Posko yang dibangun ini punya fungsi sederhana. Pertama memberikan informasi seputar bencana Covid 19 . Informasi dibagikan melalui buklet informasi COVID-19 yang diproduksi oleh Institut Mosintuwu dan Nemu Buku. Selain buklet, terdapat lembar informasi yang diproduksi oleh pemerintah dan pihak kementrian terkait. Baliho berukuran besar yang memberikan informasi dasar tentang COVID-19 dan cara pencegahan penularannya juga disiapkan di setiap posko.
Selain informasi dasar, posko juga memberikan sosialisasi cara mencuci tangan yang benar, dan memberikan petunjuk pencegahan dasar penularan dan memberikan informasi cara membuat disinfektan beserta bahan-bahannya yang mudah didapatkan.
Kepala Desa Tiu, mengakui bahwa bukan hanya dia tapi juga aparatur pemerintah daerah selama ini hanya melihat di televisi penyemprotan dilakukan di rumah-rumah .
“Sehingga yang kami bayangkan, penyemprotan disinfektan ini tentu sangat mahal dan jumlah yang besar” kata Helpin menyambung cerita kepala desa.
Eko, tim saling jaga yang juga peneliti di Institut Mosintuwu, membantu menjelaskan pembuatan disinfektan mandiri kepada para relawan posko. Para relawan posko diharapkan meneruskan informasi terkait cara ini kepada masyarakat yang lebih luas.
Hingga Senin 30 Maret 2020, sudah ada 32 posko di desa-desa di Poso. Mereka yang mengelola posko ini adalah kelompok perempuan dan anak muda bekerjasama dengan pemerintah desa. Karena berbagai keterbatasan tentu tidak semua warga bisa mendapatkan buku dan membaca lembar informasi yang dipampang di posko. Karena itu mereka yang punya fasilitas pesan instant Whatsaap bisa memberikan nomornya untuk dikirimi versi digitalnya.
Berdirinya posko melahirkan solidaritas dan banyak inisiatif di kampung-kampung untuk menyediakan bahan dan perlengkapan yang dibutuhkan. Ade Nuriadin dan anak-anak muda di desa Toaya, Kabupaten Donggala membuat cuka dari air kelapa untuk dibuat disinfektan. Karena masker tiba-tiba menghilang dari pasaran, mereka juga menjahit kain untuk masker.

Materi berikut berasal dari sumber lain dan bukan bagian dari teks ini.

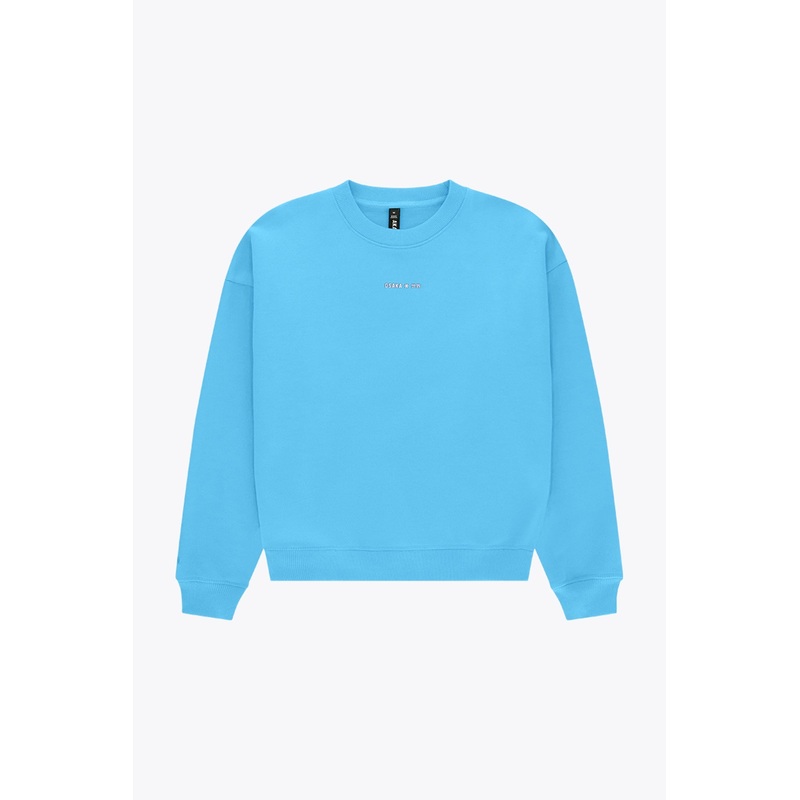 Osaka Women Sweater | Blue Topaz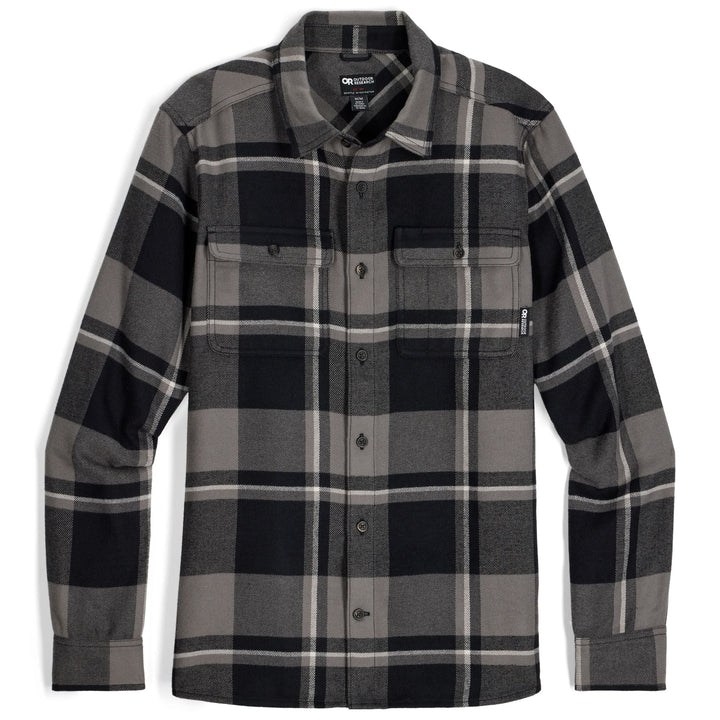 Outdoor Research Men's Feedback Flannel Twill Shirt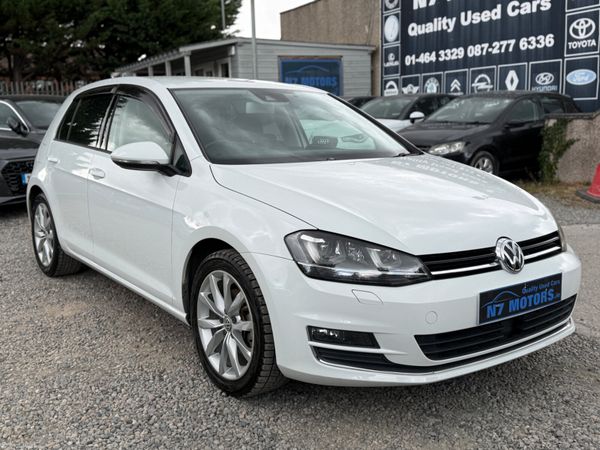 Volkswagen Golf Hatchback, Petrol, 2015, White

Begitu juga di Desa Lemusa, Kabupaten Parigi. Stevin Ntibu dan teman-temannya meminta ibu-ibu mereka menjahit masker. Ini diikuti kelompok perempuan di Desa Tokorondo dan Bukit Bambu Bukan hanya menyiapkan alat pelindung diri secara mandiri, gerakan ini menjadi kritik buat para pedagang yang memanfaatkan musibah dengan menaikkan harga masker dari Rp 2.500 menjadi Rp 10.000/pcs.
Kelompok-kelompok ini saling terhubung untuk bekerjasama memberi informasi yang benar dan saling mengkonfirmasi bila ada informasi yang beredar mengenai wabah yang mungkin tidak benar namun dipercaya warga. Bukan hanya informasi, saling mengirimkan masker, disinfektan juga dilakukan manakala ada posko yang kehabisan sementara di posko lain masih ada persediaan. Saat wilayah Tentena dan Poso kehabisan masker kain, warga dari Tokorondo dan Bukit Bambu mengirimkan 200 masker kain. Sementara itu, cairan disinfektan dikirimkan langsung dari Tentena ke beberapa desa.
Di Desa Toaya dan Lemusa, tim saling jaga menceritakan warga yang singgah mencuci tangan di posko yang mereka bangun kemudian berinisiatif membuat tempat cuci tangan sendiri di rumah masing-masing. Sementara itu di wilayah Lore Barat dan Lore Selatan, posko didirikan di semua desa diorganisir langsung oleh Camat Lore Barat , Ruli. Anjuran untuk jaga jarak, tidak menyurutkan niat warga untuk memperkuat solidaritas.
“Yang kita butuhkan bukan perenggangan sosial, tapi jaga jarak fisik dengan tetap menguatkan solidaritas sosial” ujar Lian.